Now consider your ice cream. A high-quality store-bought ice cream will stay firmer longer due to the properties of frozen creams and custards. Less-expensive ice creams use temperature-sensitive emulsifiers and melt accordingly. (Keep this in mind when using nondairy frozen desserts as well; formulas vary wildly between brands, but they can lack the structure provided by eggs or milk fat. Look for higher fat content and fats that freeze—coconut and almond bases versus oil.)

Letting the ice cream soften in the fridge or on the counter leads to inconsistent temperatures between its edge and center. I prefer a technique akin to pounding the butter block for laminated pastry dough, actively smacking the ice cream into pliability without melt. A wooden spoon and large bowl, or stand mixer with the paddle attachment handle the job.
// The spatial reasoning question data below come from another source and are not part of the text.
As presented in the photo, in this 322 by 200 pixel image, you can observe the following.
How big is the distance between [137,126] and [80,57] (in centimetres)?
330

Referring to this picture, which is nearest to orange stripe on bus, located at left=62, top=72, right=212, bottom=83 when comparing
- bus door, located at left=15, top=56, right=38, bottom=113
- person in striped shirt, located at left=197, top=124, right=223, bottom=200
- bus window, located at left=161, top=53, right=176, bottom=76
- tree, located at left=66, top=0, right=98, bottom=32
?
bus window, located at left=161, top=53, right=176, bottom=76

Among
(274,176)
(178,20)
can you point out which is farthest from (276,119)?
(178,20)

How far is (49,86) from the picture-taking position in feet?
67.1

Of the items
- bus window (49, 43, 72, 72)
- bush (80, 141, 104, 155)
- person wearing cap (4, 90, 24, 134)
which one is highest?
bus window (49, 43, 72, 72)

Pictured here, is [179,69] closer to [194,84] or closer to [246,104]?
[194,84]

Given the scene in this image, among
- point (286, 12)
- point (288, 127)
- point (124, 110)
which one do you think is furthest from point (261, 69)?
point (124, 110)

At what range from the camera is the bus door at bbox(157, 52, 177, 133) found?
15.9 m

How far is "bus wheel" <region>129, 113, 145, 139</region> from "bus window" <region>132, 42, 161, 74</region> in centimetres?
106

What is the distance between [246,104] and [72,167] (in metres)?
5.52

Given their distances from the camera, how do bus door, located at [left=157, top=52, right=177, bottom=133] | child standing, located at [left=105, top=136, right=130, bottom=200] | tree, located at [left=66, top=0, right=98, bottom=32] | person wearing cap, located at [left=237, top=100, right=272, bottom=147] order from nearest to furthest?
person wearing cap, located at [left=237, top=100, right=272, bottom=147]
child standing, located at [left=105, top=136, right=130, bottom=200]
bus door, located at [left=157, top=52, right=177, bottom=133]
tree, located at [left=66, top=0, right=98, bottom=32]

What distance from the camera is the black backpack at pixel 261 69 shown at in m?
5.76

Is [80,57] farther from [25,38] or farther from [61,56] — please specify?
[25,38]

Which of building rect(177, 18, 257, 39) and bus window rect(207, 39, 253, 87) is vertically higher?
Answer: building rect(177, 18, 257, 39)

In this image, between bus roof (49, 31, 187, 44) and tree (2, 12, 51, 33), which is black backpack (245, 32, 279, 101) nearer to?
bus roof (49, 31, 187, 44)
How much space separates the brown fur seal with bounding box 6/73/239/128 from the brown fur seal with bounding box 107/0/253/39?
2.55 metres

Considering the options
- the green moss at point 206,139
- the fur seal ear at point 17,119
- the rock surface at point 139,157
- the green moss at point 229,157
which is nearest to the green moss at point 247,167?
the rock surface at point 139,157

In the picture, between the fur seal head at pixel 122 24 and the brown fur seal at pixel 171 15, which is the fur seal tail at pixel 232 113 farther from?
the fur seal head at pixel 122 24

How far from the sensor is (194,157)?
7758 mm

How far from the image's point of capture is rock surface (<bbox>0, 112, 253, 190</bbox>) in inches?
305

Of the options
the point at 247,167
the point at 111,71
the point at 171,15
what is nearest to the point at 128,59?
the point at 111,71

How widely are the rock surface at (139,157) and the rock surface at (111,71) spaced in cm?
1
Either way, stop while the ice cream is still a tad too firm to account for assembly time. If you’re deploying multiple flavors (or if the cake is statuesque), a periodic blast in the freezer will keep your foundations firm.

Homemade ice cream straight out of the machine is not particularly cold. Chunks can be added at the end of churning, then those rubbled ice creams (or those left smooth) should be decanted directly into the cake mold and moved to the freezer as quickly as possible. For ice cream destined for an application of swirls, spoon into a container and freeze until firmed up, then proceed as with store-bought. If you try to swirl straight from the machine, the effect will be more muted as the sauce will settle into the pliant ice cream.

Swirl is actually a misnomer. Layering preserves the most delineated streak of color as the sauce is left undisturbed. When adding a sauce to a plain ice cream for a cake, I do so during assembly, laying Jackson Pollack–style splashes of sauce over spoonfuls of ice cream as I build. (Imagine the scoops as bricks and the sauce as mortar between them.)

Oil-based whipped topping (such as Cool Whip) or whipped cream stabilized with gelatin work best for exterior beautification; both will maintain designs when piped but will remain elastic enough not to fracture when sliced. Gel-style store-bought frosting should only be used for accents (or script), because it will always smear, even when cold. A set-it-and-forget-it option is a pour of magic shell, which can either envelop the cake entirely, or create a peekaboo effect with the filling.

And if all else fails? Go with that frosting squirrel.